Au moins, ne peut-il pas accuser Emmanuel Macron d’être responsable
de sa mésentente. Quoique… Si les dirigeants de gauche découvrent
que le macronisme, bien avant la dissolution, ne se bouche pas le nez à
l’idée de gouverner avec les Républicains, donc de leur réserver des
bonnes places au Palais-Bourbon, il est temps d’envisager des séances
de rattrapage à Sciences Po où on leur fera, de surcroît, une haie d’honneur.

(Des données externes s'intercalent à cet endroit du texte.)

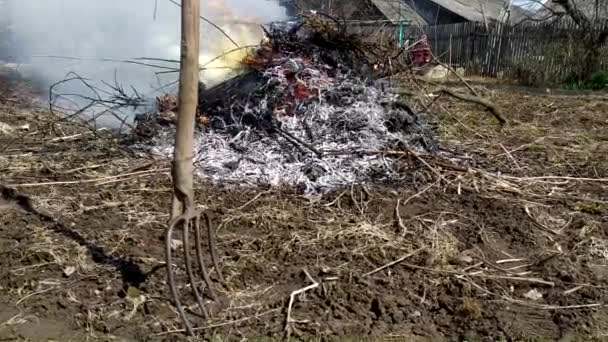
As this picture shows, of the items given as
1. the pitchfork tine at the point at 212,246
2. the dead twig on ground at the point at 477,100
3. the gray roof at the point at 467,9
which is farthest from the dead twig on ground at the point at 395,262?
the gray roof at the point at 467,9

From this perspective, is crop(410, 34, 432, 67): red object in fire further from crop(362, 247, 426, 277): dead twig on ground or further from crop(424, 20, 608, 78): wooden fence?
crop(424, 20, 608, 78): wooden fence

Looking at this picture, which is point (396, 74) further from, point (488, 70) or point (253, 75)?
point (488, 70)

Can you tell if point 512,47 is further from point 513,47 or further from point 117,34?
point 117,34

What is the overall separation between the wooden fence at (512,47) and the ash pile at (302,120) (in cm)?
937

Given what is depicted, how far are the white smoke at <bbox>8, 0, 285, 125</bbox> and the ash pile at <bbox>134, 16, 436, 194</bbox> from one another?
2.26m

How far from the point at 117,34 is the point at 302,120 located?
7217 mm

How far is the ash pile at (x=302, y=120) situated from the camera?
243 inches

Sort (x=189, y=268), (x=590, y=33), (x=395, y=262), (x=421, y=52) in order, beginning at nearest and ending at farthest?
(x=189, y=268) → (x=395, y=262) → (x=421, y=52) → (x=590, y=33)

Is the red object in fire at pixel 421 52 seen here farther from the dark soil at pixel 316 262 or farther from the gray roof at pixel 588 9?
the gray roof at pixel 588 9

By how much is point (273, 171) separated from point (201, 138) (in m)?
1.28

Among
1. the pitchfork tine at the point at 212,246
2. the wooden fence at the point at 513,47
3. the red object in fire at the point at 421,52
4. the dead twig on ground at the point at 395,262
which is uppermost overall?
the wooden fence at the point at 513,47

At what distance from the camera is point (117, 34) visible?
12.4 metres

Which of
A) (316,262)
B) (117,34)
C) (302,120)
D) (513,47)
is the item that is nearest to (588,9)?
(513,47)

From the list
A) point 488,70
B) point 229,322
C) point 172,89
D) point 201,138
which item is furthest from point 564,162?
point 488,70
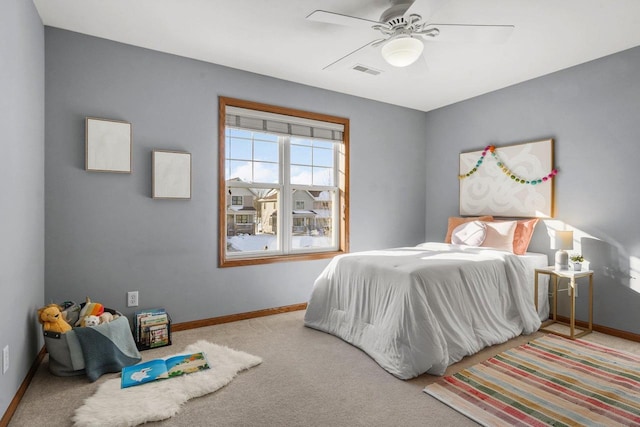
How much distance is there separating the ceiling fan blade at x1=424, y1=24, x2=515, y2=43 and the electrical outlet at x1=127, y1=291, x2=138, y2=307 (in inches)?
124

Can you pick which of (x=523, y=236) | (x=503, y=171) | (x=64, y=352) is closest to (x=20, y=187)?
(x=64, y=352)

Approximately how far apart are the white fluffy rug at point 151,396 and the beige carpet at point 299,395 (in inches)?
2.2

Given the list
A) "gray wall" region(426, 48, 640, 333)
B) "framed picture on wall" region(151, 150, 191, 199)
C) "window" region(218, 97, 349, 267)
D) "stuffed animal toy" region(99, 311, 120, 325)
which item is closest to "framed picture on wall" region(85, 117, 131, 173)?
"framed picture on wall" region(151, 150, 191, 199)

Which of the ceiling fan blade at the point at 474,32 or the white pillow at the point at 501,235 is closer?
the ceiling fan blade at the point at 474,32

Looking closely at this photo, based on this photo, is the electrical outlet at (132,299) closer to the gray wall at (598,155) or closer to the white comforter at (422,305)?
the white comforter at (422,305)

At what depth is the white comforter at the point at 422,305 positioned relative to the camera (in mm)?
2428

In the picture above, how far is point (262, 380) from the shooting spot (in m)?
2.36

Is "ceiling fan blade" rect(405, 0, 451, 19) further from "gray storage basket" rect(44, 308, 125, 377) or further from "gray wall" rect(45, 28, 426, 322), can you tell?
"gray storage basket" rect(44, 308, 125, 377)

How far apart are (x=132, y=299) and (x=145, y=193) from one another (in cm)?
93

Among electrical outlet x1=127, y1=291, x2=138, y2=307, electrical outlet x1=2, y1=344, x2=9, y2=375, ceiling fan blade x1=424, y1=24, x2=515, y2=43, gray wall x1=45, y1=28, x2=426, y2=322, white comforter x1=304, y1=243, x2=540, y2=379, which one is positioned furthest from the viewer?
electrical outlet x1=127, y1=291, x2=138, y2=307

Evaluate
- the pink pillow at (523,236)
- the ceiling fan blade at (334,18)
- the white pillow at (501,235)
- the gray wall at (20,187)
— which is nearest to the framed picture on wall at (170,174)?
the gray wall at (20,187)

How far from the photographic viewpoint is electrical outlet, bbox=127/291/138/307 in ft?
10.1

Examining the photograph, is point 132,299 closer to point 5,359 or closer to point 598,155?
point 5,359

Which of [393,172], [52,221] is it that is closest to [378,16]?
[393,172]
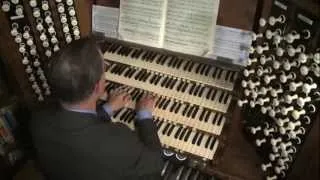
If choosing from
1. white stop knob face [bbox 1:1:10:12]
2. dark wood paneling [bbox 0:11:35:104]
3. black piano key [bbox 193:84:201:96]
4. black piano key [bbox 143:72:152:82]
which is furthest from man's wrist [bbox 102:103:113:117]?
white stop knob face [bbox 1:1:10:12]

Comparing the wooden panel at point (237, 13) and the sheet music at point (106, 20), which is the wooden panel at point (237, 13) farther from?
the sheet music at point (106, 20)

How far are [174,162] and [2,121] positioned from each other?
123 centimetres

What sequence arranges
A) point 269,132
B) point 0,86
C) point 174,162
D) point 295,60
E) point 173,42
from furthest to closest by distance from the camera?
point 0,86 < point 174,162 < point 173,42 < point 269,132 < point 295,60

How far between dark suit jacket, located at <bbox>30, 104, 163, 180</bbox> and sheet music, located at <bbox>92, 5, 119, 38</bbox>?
771mm

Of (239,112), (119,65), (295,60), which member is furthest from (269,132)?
(119,65)

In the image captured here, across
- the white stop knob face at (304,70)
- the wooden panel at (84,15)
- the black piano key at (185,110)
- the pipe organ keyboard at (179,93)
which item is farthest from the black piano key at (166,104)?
the white stop knob face at (304,70)

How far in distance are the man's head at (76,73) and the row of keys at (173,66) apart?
0.63 m

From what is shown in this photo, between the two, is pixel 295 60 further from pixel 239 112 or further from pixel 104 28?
pixel 104 28

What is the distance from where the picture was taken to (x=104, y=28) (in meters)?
2.23

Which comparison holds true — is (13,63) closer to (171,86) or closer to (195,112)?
(171,86)

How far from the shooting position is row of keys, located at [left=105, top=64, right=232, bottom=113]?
201 cm

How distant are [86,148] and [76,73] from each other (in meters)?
0.32

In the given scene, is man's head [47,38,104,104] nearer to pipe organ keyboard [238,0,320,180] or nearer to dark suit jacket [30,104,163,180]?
dark suit jacket [30,104,163,180]

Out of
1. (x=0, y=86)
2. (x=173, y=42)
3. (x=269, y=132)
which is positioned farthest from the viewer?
(x=0, y=86)
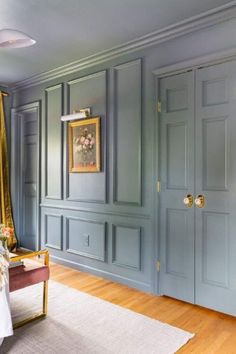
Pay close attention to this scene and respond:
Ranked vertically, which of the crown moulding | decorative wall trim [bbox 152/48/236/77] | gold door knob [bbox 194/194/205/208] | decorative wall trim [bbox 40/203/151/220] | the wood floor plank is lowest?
the wood floor plank

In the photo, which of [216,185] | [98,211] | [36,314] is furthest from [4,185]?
[216,185]

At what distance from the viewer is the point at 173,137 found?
9.68 ft

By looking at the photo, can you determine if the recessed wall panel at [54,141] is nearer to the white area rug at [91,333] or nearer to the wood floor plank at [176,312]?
the wood floor plank at [176,312]

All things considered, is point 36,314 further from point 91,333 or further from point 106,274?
point 106,274

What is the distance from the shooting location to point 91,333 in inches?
89.0

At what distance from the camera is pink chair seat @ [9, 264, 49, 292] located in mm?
2272

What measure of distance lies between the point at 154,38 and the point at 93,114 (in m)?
1.16

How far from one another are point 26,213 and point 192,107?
347 centimetres

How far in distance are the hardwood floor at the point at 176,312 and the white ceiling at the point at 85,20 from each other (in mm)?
2704

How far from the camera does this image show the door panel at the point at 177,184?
2814 mm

Le court succès en trompe-l’oeil de Yaël Braun-Pivet rappelle surtout
que le pays traîne un souci né de la décision aventureuse du 9 juin et du
barrage républicain du 7 juillet. Aucune majorité stable ne peut émerger
sans alliance, à l’écart des extrêmes. Élu de la circonscription de
Thiers, André Chassaigne devrait le savoir mieux que personne. L’intérêt
général et le devoir ordonnent de plier les couteaux.